Stored data:
<<<<

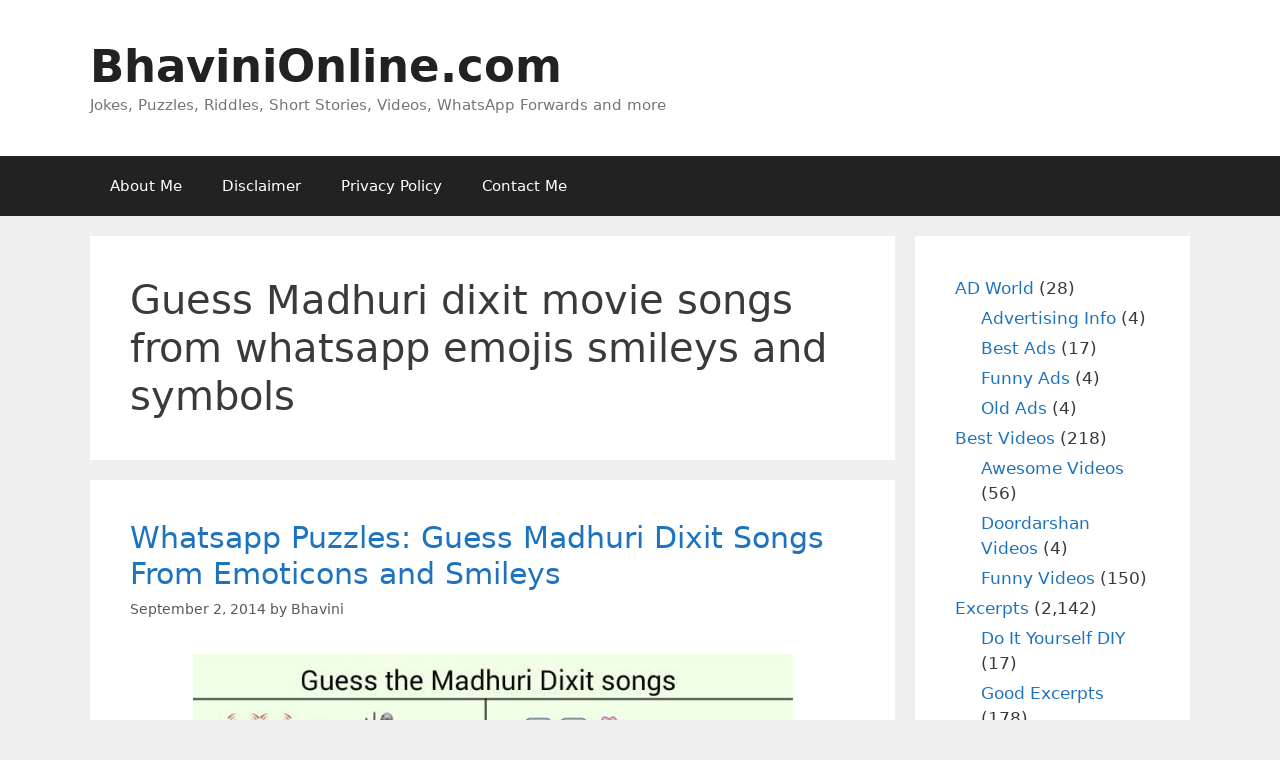

--- FILE ---
content_type: text/html; charset=utf-8
request_url: https://www.google.com/recaptcha/api2/aframe
body_size: 269
content:
<!DOCTYPE HTML><html><head><meta http-equiv="content-type" content="text/html; charset=UTF-8"></head><body><script nonce="tr_EfDLMZYkaf9YLdTZ5QA">/** Anti-fraud and anti-abuse applications only. See google.com/recaptcha */ try{var clients={'sodar':'https://pagead2.googlesyndication.com/pagead/sodar?'};window.addEventListener("message",function(a){try{if(a.source===window.parent){var b=JSON.parse(a.data);var c=clients[b['id']];if(c){var d=document.createElement('img');d.src=c+b['params']+'&rc='+(localStorage.getItem("rc::a")?sessionStorage.getItem("rc::b"):"");window.document.body.appendChild(d);sessionStorage.setItem("rc::e",parseInt(sessionStorage.getItem("rc::e")||0)+1);localStorage.setItem("rc::h",'1767515613273');}}}catch(b){}});window.parent.postMessage("_grecaptcha_ready", "*");}catch(b){}</script></body></html>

>>>>

— What to work on —
Please repeat the records above exactly, omitting any pictures they contain.

— Task response —
--- FILE ---
content_type: text/html; charset=utf-8
request_url: https://www.google.com/recaptcha/api2/aframe
body_size: 269
content:
<!DOCTYPE HTML><html><head><meta http-equiv="content-type" content="text/html; charset=UTF-8"></head><body><script nonce="tr_EfDLMZYkaf9YLdTZ5QA">/** Anti-fraud and anti-abuse applications only. See google.com/recaptcha */ try{var clients={'sodar':'https://pagead2.googlesyndication.com/pagead/sodar?'};window.addEventListener("message",function(a){try{if(a.source===window.parent){var b=JSON.parse(a.data);var c=clients[b['id']];if(c){var d=document.createElement('img');d.src=c+b['params']+'&rc='+(localStorage.getItem("rc::a")?sessionStorage.getItem("rc::b"):"");window.document.body.appendChild(d);sessionStorage.setItem("rc::e",parseInt(sessionStorage.getItem("rc::e")||0)+1);localStorage.setItem("rc::h",'1767515613273');}}}catch(b){}});window.parent.postMessage("_grecaptcha_ready", "*");}catch(b){}</script></body></html>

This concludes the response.